The General Editor of the Mark Twain Project, Robert Hirst, was invited to Washington, D.C. in February to speak about the process of editing and publishing Mark Twain’s papers. He spoke at the headquarters of the National Endowment for the Humanities (NEH), which gave its first grant to the Mark Twain Papers in 1967, and has helped support the publication of more than twenty volumes of Mark Twain’s letters, essays, and novels. The NEH also helped create the UC Press Foundation’s Humanities Endowment through a grant in 2004, which ultimately supported the publication of the Autobiography of Mark Twain.
Hirst’s presentation, entitled “Editing a Humorist is No Laughing Matter,” described his efforts to decipher the various marks left on Twain’s manuscripts—from playful scribbles and stylistic quirks, to alterations by previous editors, to Mark Twain’s intentional cancellations.
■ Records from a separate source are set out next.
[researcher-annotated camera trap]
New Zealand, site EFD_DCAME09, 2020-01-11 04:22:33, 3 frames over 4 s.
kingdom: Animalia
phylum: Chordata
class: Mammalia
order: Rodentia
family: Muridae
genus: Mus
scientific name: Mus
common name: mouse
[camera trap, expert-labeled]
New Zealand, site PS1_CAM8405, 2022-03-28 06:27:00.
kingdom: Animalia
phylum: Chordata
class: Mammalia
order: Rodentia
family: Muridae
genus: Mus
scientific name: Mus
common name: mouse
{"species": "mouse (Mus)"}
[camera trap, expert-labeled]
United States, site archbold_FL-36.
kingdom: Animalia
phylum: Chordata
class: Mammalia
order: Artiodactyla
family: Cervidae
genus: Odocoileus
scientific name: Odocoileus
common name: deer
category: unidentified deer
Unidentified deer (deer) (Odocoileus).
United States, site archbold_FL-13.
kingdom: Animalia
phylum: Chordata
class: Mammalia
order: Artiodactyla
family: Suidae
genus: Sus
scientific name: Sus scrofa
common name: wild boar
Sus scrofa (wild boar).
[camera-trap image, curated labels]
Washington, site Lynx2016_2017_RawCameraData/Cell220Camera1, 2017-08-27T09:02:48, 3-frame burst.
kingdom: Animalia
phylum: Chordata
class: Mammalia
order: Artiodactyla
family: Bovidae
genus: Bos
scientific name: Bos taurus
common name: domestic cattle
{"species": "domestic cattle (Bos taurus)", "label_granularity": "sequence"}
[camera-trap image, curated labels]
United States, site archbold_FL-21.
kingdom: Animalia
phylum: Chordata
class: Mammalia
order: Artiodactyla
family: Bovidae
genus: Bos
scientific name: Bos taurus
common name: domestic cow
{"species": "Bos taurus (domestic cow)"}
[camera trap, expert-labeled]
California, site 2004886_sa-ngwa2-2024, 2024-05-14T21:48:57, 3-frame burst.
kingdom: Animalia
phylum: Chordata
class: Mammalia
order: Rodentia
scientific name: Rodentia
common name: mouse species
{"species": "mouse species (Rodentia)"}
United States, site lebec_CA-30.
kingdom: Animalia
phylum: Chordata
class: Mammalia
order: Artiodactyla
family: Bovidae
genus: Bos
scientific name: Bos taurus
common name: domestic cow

In the NEH talk, and in a similar one given on Capital Hill, Hirst discussed the breakthrough that led to the publication of the Autobiography of Mark Twain: through a painstaking analysis of handwritten notes, the editorial team was able to reconstruct 44 introductory pages that were thought to be missing from the manuscript. “Once we had that solved,” he said, “we realized that Mark Twain had actually finished this text and that he knew exactly what he wanted in it, and exactly how he wanted it to appear.”